Now I grant that an argument taken in abstraction from an episode of reasoning (and as the content of that reasoning) can instantiate two or more argument forms.  But I deny that a concrete episode of reasoning by a definite person at a definite time can instantiate two or more argument forms. So my claim is that while an argument in abstracto can have two or more forms, an argument in concreto, i.e. a concrete episode of reasoning cannot have more than one form.  If this form is valid the argument in concreto is valid.  If invalid, the argument in concreto is invalid.  To illustrate:

Suppose I know that no Democrat supports capital punishment.  Then I learn that Jones is a Democrat.  Putting together these two pieces of information, I infer that Jones does not support capital punishment. By 'the concrete episode of reasoning,' I mean the reasoning process together with its content.  One first thinks of the first proposition, then the second, then one infers the third, and all of this in the unity of one consciousness.  The content is the argument considered in abstraction from any particular diachronic mental enactment by a particular person at a particular time.  The reasoning process as a datable temporally extended mental process is also an abstraction from the concrete episode of reasoning which must include both, the reasoning and its content.

Now the concrete episode of reasoning embodies a pattern.  In the example, I reason in accordance with this pattern:

(x) (Fx –> ~Gx)
Fa
——-
~Ga

Which is also representable as follows:

No Fs are Gs
a is an F
——-
a is not a G.

The pattern or logical form of my concrete episode of reasoning is assuredly not: p, q, ergo r.  This is consistent with saying that the argument in abstracto instantiates the invalid form p, q, ergo r in addition to the valid form above.

The point I am making is this.  If we take an argument in abstraction from the concrete episode of reasoning in which it is embodied, then we may find that it instantiates more than one form.  There is no denying that every valid syllogism, considered by itself and apart from the mental life of an agent who thinks it through, instantiates the invalid form p, q, ergo r.  But no one who reasons syllogistically reasons in accordance with that invalid form.  Syllogistic reasoning, whether correct or incorrect, is reasoning that is sensitive to the internal subpropositional logical structure of the syllogism's constituent propositions.  The invalid form is not a form of the argument in concreto.

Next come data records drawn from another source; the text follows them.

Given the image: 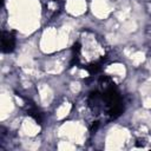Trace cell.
I'll list each match as a JSON object with an SVG mask.
<instances>
[{"label":"cell","mask_w":151,"mask_h":151,"mask_svg":"<svg viewBox=\"0 0 151 151\" xmlns=\"http://www.w3.org/2000/svg\"><path fill=\"white\" fill-rule=\"evenodd\" d=\"M15 46V38L12 33L9 32H2V37H1V47H2V52L5 53H9L14 50Z\"/></svg>","instance_id":"1"},{"label":"cell","mask_w":151,"mask_h":151,"mask_svg":"<svg viewBox=\"0 0 151 151\" xmlns=\"http://www.w3.org/2000/svg\"><path fill=\"white\" fill-rule=\"evenodd\" d=\"M28 114H29L31 117H33L39 124H41V120H42V118H41V113H40L37 109H29V110H28Z\"/></svg>","instance_id":"2"}]
</instances>
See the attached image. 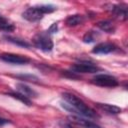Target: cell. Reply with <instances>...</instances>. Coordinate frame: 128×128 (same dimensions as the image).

 One must  distinguish among the following:

  • The temporally extended event of Jones' reasoning.  This is a particular mental process.
  • The content of this reasoning process, the argument in abstracto as sequence of propositions.
  • The concrete episode of reasoning (i.e. the argument in concreto)  which involves both the reasoning and its content.
  • The verbal expression in written or spoken sentences of the argument.
  • The form or forms of the argument in abstracto.
  • The verbal expression of a form or forms in a form diagram(s).
  • The form of the argument in concreto.

 My point, again, is that we can uphold the Symmetry Thesis if we make a distinction between arguments in the concrete and arguments in the abstract.  But this is a distinction we need in any case.  The Symmetry Thesis holds for arguments in the concrete.  But these are the arguments that matter because these are the ones people actually give.

Applying this to the Massey example above, we can say that while the abstract argument expressed by the following display has two forms, one invalid, the other valid:

If God created something , then God created everything.
God created everything.
——-
God created something

there is no one concrete argument, no one concrete episode of reasoning, that the display expresses.  One who reasons in a way that is attentive to the internal subpropositional structure of the constituent propositions reasons correctly.  But one who ignores this internal structure reasons incorrectly.

In this way we can uphold the Symmetry Thesis and avoid the absurdities to which the Asymmetry Thesis leads.